- [YOUR TASK]
Gather every line of the records below that contains the word "exists", copying each line in full.

- [MATERIAL FOR THIS TASK]

○ ○ ○ ○ ○ ○ ○

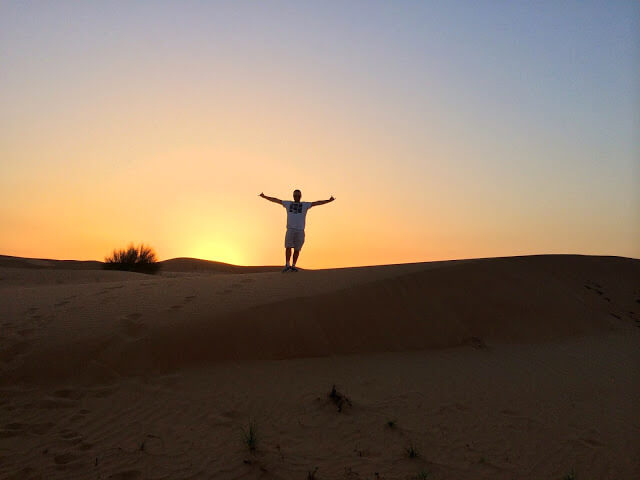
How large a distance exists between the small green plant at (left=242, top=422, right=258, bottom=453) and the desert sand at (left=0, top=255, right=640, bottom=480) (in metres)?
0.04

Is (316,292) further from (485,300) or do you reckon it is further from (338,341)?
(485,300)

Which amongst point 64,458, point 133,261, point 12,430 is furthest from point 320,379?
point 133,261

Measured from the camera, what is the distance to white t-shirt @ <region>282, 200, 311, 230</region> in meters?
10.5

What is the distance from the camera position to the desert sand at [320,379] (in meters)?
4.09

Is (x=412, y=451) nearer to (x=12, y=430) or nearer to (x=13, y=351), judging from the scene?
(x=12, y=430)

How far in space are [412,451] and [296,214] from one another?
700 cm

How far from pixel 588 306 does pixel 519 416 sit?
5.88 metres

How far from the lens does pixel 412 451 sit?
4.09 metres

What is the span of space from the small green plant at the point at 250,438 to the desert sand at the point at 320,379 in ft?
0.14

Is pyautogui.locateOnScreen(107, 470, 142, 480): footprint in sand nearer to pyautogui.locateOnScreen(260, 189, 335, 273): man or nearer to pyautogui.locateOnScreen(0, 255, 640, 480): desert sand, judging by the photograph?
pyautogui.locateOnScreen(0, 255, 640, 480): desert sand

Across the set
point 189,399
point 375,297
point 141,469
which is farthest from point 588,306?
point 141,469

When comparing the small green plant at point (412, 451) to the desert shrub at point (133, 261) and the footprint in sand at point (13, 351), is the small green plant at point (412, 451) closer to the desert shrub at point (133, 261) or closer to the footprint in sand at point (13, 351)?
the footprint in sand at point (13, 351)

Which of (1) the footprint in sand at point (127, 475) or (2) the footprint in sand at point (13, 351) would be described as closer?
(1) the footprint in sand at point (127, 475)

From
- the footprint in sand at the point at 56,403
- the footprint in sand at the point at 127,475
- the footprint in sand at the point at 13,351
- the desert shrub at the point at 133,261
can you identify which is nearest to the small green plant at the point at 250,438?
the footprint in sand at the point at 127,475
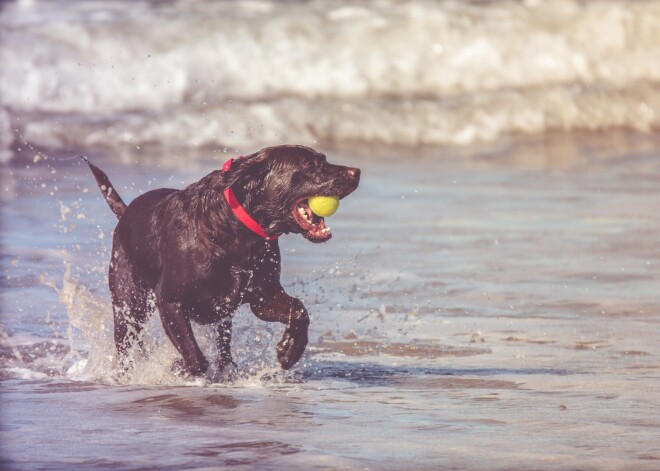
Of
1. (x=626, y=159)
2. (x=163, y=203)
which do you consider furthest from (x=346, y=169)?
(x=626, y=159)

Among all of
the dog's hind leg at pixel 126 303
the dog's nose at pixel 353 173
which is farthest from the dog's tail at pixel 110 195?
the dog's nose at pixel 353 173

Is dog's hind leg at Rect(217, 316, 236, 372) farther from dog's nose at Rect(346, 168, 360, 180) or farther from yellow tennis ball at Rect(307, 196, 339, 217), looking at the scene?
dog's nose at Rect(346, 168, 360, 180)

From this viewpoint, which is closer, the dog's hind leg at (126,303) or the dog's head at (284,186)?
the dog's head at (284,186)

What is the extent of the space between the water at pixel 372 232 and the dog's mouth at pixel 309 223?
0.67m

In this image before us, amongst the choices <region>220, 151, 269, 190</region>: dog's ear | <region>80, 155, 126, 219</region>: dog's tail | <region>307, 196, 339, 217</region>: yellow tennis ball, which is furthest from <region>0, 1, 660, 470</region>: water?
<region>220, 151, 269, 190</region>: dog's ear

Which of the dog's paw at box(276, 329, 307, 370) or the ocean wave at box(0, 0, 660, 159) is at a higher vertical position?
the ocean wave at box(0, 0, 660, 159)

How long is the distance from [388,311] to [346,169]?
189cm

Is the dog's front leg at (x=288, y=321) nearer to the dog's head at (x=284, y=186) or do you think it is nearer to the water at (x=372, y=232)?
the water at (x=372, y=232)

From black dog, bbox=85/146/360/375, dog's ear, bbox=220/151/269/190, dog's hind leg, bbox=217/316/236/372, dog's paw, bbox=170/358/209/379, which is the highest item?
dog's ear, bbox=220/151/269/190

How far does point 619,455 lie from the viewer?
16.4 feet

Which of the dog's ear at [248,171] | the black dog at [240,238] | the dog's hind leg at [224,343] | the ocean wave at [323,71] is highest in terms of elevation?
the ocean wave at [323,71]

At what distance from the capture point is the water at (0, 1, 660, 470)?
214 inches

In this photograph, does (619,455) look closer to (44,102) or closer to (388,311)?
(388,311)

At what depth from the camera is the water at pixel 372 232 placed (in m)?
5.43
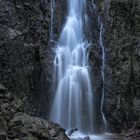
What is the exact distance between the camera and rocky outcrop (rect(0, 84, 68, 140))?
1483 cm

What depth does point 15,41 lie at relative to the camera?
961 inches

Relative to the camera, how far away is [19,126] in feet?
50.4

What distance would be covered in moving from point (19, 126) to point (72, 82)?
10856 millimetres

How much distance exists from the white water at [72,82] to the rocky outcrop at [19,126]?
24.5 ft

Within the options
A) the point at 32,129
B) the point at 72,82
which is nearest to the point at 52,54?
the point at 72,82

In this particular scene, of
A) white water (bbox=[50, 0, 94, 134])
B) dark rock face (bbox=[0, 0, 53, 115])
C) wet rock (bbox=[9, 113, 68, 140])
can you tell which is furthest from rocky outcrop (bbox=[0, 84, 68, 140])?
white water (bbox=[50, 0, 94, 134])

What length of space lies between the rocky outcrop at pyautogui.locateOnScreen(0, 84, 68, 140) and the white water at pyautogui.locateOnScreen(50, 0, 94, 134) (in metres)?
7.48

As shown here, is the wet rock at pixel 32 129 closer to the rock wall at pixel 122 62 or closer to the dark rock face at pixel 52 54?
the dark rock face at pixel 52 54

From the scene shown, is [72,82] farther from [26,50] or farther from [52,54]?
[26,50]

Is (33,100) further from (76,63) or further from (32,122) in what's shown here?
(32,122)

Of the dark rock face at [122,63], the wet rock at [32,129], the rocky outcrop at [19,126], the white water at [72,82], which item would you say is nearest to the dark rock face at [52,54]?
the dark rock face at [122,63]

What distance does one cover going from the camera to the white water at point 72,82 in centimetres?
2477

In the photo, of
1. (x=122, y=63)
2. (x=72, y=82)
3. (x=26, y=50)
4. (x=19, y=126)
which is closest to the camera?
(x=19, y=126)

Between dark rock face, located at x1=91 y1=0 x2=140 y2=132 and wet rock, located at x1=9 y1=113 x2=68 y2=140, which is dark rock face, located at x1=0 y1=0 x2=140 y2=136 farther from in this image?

○ ○ ○ ○ ○ ○ ○

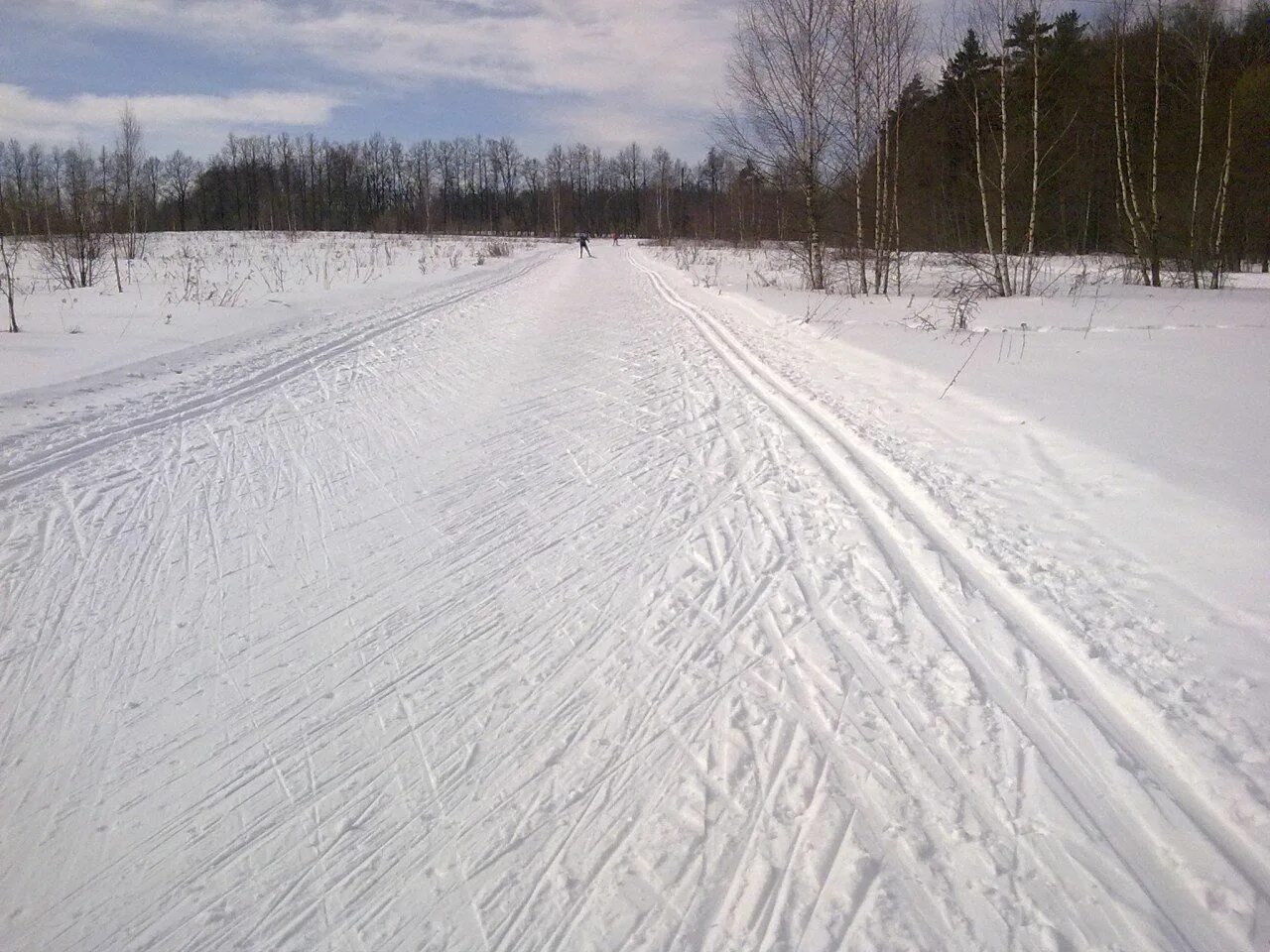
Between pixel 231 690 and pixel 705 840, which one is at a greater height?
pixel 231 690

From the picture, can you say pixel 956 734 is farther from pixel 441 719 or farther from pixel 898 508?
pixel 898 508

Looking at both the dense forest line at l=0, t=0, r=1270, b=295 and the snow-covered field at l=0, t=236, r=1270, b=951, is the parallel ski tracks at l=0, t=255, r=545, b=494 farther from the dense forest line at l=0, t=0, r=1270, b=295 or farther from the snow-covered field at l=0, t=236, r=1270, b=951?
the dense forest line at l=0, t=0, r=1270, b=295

○ ○ ○ ○ ○ ○ ○

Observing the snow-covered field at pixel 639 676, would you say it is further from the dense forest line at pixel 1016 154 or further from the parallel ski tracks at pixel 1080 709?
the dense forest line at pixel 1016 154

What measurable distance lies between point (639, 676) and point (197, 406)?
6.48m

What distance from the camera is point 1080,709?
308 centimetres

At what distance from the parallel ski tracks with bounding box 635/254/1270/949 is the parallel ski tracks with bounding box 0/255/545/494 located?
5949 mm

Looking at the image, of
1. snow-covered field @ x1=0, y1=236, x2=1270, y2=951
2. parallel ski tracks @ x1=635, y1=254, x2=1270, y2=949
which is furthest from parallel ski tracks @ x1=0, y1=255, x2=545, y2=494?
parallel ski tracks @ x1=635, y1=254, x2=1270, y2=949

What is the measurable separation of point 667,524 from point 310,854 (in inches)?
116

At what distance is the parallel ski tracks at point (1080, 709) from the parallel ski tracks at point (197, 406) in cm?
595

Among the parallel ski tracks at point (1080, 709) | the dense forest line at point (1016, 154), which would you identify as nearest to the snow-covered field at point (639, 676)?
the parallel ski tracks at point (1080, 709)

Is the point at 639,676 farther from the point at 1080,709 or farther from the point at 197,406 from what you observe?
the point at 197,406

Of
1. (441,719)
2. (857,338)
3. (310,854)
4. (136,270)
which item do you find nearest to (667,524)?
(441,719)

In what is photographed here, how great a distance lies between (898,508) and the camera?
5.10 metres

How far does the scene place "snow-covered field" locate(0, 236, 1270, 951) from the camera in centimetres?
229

○ ○ ○ ○ ○ ○ ○

- [WORKED ANSWER]
How large a distance exists between the small green plant at (left=242, top=422, right=258, bottom=453) and the desert sand at (left=0, top=255, right=640, bottom=480) (in metres)?
How much distance exists from the white water at [72,82] to the rocky outcrop at [19,126]?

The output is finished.